Non-CF lung disorder
Age < 8 yrs or ≥ 18 yrs
Body weight < 20 kg
Not able to perform lung function test (FEV1%)
Unable to produce a sputum sample (spontaneous or induced sputum)
Clinically unstable condition with significant change in lung function or significant worsening of respiratory symptoms
Unable to tolerate oral medication
Known hypersensitivity to itraconazole or posaconazole, or it's excipients.
On active transplant list or transplant recipient
Azole resistant Aspergillus sp. cultured
Patients receiving terfenadine, ergot alkaloids, astemizole, cisapride, pimozide, halofantrine, quinidine, or HMG-CoA reductase inhibitors metabolised through CYP3A4 (eg. simvastatin, lovastatin, and atorvastatin)

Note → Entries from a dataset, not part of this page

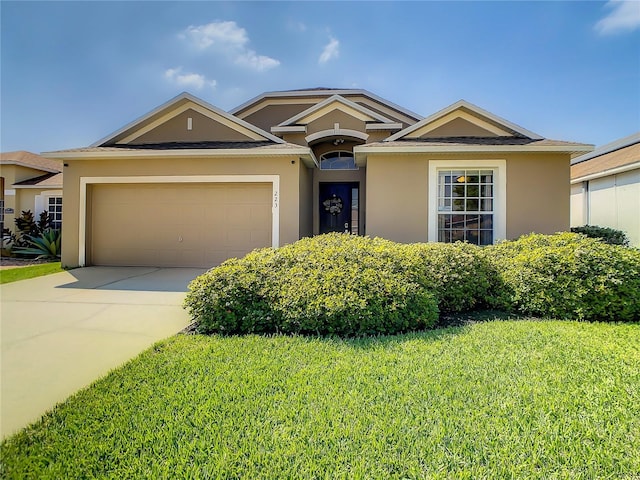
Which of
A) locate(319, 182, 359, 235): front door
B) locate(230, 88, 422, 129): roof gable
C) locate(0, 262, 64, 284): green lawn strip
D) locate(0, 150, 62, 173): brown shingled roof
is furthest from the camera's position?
locate(0, 150, 62, 173): brown shingled roof

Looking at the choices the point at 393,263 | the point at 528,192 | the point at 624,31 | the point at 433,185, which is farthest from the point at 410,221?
the point at 624,31

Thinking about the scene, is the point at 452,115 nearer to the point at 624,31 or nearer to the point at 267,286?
the point at 624,31

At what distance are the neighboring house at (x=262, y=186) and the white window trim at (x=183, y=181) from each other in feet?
0.10

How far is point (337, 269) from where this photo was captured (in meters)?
4.78

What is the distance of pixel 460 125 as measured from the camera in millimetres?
10242

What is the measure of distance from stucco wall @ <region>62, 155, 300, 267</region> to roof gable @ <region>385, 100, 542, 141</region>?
368 cm

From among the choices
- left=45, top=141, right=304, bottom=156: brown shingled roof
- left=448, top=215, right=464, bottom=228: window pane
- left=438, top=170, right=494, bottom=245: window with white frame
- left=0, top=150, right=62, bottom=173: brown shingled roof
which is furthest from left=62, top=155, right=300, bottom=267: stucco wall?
left=0, top=150, right=62, bottom=173: brown shingled roof

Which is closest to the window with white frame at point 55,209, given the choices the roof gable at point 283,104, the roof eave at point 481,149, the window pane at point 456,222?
the roof gable at point 283,104

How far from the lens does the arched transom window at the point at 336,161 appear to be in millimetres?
12586

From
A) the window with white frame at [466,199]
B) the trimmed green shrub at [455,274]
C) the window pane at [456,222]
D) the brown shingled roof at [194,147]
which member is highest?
the brown shingled roof at [194,147]

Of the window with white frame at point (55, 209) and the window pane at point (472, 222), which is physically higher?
the window with white frame at point (55, 209)

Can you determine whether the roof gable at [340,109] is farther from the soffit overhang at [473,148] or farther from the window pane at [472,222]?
the window pane at [472,222]

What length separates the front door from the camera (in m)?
12.5

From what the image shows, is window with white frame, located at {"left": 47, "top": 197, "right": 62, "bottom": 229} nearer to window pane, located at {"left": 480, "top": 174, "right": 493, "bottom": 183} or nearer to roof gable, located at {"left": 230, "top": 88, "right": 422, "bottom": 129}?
roof gable, located at {"left": 230, "top": 88, "right": 422, "bottom": 129}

Patients receiving omalizumab
Received systemic mould-active antifungals in the last month
Shortened or elongated QT interval
Cardiac failure
ALT ≥ 200 U/L
AST ≥ 225 U/L
Alkaline phosphatase ≥ 460 U/L
Bilirubin ≥ 50 umol/L
eGFR < 20 ml/min/1.73 m2 (calculated with the Schwartz formula)
Patients with known glucose-galactose malabsorption problems
Pregnancy2 or breastfeeding
Females of childbearing age who do not intend to use contraception measures.

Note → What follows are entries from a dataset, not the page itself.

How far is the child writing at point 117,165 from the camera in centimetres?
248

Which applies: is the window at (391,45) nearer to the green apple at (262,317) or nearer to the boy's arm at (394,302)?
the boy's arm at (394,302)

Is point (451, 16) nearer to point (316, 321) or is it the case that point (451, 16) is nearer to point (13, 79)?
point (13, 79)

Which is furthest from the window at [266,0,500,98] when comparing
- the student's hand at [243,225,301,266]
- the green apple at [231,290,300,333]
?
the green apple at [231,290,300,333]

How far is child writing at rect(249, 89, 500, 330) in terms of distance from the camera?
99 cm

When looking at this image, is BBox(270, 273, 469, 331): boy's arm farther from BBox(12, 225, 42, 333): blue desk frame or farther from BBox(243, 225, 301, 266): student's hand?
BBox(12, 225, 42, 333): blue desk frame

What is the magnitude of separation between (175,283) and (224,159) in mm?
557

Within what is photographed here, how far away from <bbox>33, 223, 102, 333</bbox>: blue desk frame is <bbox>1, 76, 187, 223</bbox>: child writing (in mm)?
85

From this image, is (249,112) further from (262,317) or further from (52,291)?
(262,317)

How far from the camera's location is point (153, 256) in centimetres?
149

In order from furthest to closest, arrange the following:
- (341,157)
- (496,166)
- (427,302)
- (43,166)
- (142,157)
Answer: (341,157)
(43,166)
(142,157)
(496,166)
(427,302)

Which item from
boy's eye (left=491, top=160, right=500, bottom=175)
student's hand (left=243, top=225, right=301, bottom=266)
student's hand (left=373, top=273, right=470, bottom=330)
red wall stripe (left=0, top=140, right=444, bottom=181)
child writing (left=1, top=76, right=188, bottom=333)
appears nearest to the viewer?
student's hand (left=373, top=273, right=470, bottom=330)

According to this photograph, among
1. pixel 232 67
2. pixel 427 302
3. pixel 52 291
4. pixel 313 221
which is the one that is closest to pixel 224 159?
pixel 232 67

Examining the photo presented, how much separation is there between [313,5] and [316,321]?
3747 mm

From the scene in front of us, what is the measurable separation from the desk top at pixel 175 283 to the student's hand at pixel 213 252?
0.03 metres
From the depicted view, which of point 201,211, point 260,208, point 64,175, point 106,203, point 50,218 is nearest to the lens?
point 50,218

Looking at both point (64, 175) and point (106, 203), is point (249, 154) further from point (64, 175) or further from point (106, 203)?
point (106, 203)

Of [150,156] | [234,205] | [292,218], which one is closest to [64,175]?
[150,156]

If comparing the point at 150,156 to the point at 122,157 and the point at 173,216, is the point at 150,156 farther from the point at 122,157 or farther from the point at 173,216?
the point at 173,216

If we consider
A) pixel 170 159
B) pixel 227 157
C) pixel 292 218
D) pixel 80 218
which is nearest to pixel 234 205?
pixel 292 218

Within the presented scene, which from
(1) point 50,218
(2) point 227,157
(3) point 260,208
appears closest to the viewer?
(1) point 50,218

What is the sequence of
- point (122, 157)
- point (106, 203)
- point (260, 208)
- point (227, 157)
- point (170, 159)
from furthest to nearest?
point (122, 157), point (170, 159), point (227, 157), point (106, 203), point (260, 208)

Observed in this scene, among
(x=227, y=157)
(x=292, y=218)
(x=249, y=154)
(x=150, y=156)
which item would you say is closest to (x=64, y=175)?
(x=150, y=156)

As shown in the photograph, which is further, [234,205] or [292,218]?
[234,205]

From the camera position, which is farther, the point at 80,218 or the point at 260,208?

Informed Consent not given


Cystic fibrosis (CF) is the most common inherited life-limiting disease in North European people affecting 90,000 people worldwide with about 45,000 registered in the Patient Registry of the European Cystic Fibrosis Society (ECFS). Progressive lung damage caused by recurrent infection and persistent inflammation is the major determinant of survival with a median age of death at 29 years. Approximately 60% of CF patients are infected with A. fumigatus, a ubiquitous environmental fungus,and its presence is associated with accelerated lung function decline. Half of the patients infected with Aspergillus are <18 years of age. Evidence to guide clinical management of CF-related Aspergillus disease is lacking. A recent survey showed considerable variability in clinical practice among CF consultants. Two-thirds would treat Aspergillus colonization in patients with CF and two-thirds would use an azole antifungal in addition to steroids in the first line treatment of CF-related allergic bronchopulmonary aspergillosis (ABPA). The results of this survey underscore the limited evidence available to guide management of Aspergillus infection in CF.

Posaconazole, being one of the 4 licensed triazole antifungals with good efficacy against Aspergillus species has been chosen as the study drug as it has a better tolerability compared to itraconazole, less toxicity and drug-drug interactions compared to voriconazole and can be administered once daily. Posaconazole is licensed in Europe for the prevention of invasive aspergillus in adult neutropenic patient populations and as salvage therapy for invasive aspergillosis. Several studies have reported on the safety and tolerability of the use of posaconazole in children and adolescents with either haematological malignancies, or chronic granulomatous disease, or those undergoing haematopoietic stem cell transplantation. Currently, no dosing algorithm is available to guide posaconazole dosing in children.